● WHAT THIS TASK INVOLVES: Rewrite the listing below as a numbered list, one entry per line, leaving out the blank lines.

● LISTED RECORDS:
----

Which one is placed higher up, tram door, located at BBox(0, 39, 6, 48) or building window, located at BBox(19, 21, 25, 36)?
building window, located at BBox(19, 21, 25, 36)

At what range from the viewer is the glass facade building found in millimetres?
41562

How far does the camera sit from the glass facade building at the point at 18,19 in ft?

----

● COMPLETED TASK:
1. Which one is placed higher up, tram door, located at BBox(0, 39, 6, 48) or building window, located at BBox(19, 21, 25, 36)?
2. building window, located at BBox(19, 21, 25, 36)
3. At what range from the viewer is the glass facade building found in millimetres?
4. 41562
5. How far does the camera sit from the glass facade building at the point at 18,19 in ft?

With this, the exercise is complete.